An ATAR calculator is an online tool to help you estimate your ATAR or HSC success.
“ATAR calculators can do one of two things,” explains Professor Jacqui Ramagge, Head of the School of Mathematics and Statistics at the University of Sydney. “They can estimate your ATAR from your HSC marks, or they can estimate the HSC marks you need to obtain a given ATAR.”
“The calculators work on historical data. Typically, they try to tell you how you might have done if you had been in a previous cohort.”
While ATAR calculators – sometimes called ‘reverse calculators’ – can be useful to figure out where you are in comparison to where you need to be to get into your dream degree, they are not a perfectly accurate predictor. You should use them as a rough guide and a study motivation, not an exact science.
There are two ways to use ATAR calculators:
Start with your desired ATAR, then choose the subjects you’re studying in order to find the goal marks you need for each subject to achieve your desired ATAR. You can then compare your current marks with your target marks for motivation to boost your current percentages and focus on particular subjects in which you need improvement.
Start with the subjects you’re studying, then log your last exam results to estimate the ATAR you’re predicted to achieve. By using past exam marks as predictors, you can track how much improvement you need to make to reach the ATAR you need to get into your first preference university course.
“ATAR calculators typically take historical ATAR data – which is freely available on pages 35-39 of the UAC 2016 scaling report – and use it to estimate the ATAR you would have got in 2016 with the results that you have now.”
“For example, we can see in the report that in 2016 the average HSC mark for Maths Extension 2 was 40.7 and this was scaled to 43.8.”
“All ATAR calculators produce an estimate. None of them can actually calculate your ATAR. The ATAR calculation changes every year because it uses the marks of every student in the state in every subject they took as part of the calculation of your ATAR. The ATAR calculators don’t have access to that information. All they can do is estimate using the data that has been made public from the previous year.”

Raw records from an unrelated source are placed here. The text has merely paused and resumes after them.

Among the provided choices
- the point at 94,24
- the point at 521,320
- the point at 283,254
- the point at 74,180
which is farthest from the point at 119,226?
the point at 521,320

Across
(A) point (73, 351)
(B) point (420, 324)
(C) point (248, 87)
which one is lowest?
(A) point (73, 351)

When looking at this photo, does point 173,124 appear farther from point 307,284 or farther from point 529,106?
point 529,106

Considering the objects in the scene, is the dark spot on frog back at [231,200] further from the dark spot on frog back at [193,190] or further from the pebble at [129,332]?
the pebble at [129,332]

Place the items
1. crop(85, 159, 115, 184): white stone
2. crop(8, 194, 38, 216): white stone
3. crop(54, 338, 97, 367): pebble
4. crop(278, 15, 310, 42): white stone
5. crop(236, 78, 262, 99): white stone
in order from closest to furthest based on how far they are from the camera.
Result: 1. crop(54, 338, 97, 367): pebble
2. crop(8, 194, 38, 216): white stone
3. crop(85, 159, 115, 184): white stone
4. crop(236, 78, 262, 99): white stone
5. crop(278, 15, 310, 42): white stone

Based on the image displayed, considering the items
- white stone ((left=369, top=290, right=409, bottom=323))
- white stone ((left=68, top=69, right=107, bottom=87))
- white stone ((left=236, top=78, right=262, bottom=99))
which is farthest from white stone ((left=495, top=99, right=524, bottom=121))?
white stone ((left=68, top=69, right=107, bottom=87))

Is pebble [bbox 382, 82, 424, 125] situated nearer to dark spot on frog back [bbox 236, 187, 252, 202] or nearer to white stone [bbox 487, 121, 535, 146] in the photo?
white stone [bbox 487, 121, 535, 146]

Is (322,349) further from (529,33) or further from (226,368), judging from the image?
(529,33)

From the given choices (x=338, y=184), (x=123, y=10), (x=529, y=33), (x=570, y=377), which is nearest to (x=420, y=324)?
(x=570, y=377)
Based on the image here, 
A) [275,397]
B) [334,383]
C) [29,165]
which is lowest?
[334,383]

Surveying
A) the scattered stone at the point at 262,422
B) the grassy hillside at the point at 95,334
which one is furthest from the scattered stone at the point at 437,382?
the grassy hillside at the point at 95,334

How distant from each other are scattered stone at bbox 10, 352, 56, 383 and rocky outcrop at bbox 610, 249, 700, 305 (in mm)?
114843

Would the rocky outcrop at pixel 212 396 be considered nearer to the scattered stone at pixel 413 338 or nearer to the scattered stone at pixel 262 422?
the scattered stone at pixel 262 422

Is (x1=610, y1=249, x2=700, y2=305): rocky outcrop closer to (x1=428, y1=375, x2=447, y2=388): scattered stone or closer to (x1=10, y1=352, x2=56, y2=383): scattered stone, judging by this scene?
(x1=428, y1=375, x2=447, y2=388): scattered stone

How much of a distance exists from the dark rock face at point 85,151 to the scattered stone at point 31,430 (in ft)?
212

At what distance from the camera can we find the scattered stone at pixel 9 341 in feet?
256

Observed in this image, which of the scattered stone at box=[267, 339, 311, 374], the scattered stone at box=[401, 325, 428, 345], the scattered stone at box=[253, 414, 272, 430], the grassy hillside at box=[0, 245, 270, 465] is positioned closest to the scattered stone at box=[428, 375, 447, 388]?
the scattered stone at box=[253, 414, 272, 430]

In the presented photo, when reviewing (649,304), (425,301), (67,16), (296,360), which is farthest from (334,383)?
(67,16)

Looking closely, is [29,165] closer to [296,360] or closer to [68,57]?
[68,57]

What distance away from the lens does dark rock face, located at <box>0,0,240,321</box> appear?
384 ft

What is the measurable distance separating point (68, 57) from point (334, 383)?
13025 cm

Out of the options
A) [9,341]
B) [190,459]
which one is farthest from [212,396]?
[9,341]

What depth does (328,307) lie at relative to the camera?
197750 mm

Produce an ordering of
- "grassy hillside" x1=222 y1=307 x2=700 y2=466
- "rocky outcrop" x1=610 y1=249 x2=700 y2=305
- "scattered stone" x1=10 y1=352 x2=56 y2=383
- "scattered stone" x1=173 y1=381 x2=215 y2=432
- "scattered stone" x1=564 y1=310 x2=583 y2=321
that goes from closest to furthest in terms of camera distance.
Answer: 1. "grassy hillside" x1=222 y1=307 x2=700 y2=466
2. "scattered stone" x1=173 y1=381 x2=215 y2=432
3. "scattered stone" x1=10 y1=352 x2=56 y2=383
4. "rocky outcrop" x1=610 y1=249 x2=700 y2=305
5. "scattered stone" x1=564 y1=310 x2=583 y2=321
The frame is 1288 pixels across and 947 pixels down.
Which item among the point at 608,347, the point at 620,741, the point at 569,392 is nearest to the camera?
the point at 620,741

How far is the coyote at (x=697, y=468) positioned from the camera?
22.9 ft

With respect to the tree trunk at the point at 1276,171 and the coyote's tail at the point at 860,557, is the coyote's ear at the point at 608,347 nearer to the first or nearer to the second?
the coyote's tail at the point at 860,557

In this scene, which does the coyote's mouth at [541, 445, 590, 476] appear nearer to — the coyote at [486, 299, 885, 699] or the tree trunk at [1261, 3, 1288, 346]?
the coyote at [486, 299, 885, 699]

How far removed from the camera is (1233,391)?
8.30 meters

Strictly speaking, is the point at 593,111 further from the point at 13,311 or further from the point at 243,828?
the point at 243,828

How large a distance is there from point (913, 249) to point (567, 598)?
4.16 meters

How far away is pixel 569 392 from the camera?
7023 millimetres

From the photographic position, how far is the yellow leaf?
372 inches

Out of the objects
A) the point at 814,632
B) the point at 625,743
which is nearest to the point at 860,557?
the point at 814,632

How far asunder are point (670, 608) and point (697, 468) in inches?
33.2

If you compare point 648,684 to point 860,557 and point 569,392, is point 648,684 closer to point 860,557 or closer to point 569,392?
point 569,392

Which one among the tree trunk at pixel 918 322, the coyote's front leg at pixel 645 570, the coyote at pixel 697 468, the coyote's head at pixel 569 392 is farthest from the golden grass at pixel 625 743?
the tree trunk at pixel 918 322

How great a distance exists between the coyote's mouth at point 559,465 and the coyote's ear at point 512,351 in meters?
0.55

The estimates that ATAR calculators provide are rough, since they don’t take into consideration scaling that changes year to year, or access to pathways, like our Educational Access Schemes (EAS). The numbers you’ve put into the calculator are only your school marks – the calculations don’t include your external exam marks, which may be significantly higher or lower than your averages.
A calculator that produces a high ATAR or low target subject marks may also make you complacent. Study chill can lead to marks spill – don’t take those current percentages for granted.
Professor Ramagge notes that “Talent is overrated. Hard work is what makes the real difference.”
Putting in the hours is the best way to guarantee success. Listen to our study music playlists, read our exam tips and don’t forget to update your preferences before the deadline. Our #studygoals website has everything you need to know to get you through the HSC and beyond.
Aside from study, ensure you keep your mind and body healthy throughout exams.
“The value of rest is well known in educational circles,” says Professor Ramagge. Keep up your positive habits: putting down the books to play sport, stay dedicated to hobbies, and remaining connected to friends and family will also pay dividends towards ATAR success.
Instead of trying to game the system by guessing your ATAR before exams, focus on your plan of attack for after you receive your ATAR. Once you know your achieved ATAR, look into whether it matches or exceeds the published required ATAR cut-offs for your courses of interest. If you achieve the published required ATAR and place Sydney as your first preference, you are guaranteed to be made an offer through UAC. If you've just missed the published ATAR mark, seek alternative entry pathways or look into options for transferring course.
A final tip from our ATAR expert? “Take the highest level of maths and English that you can.”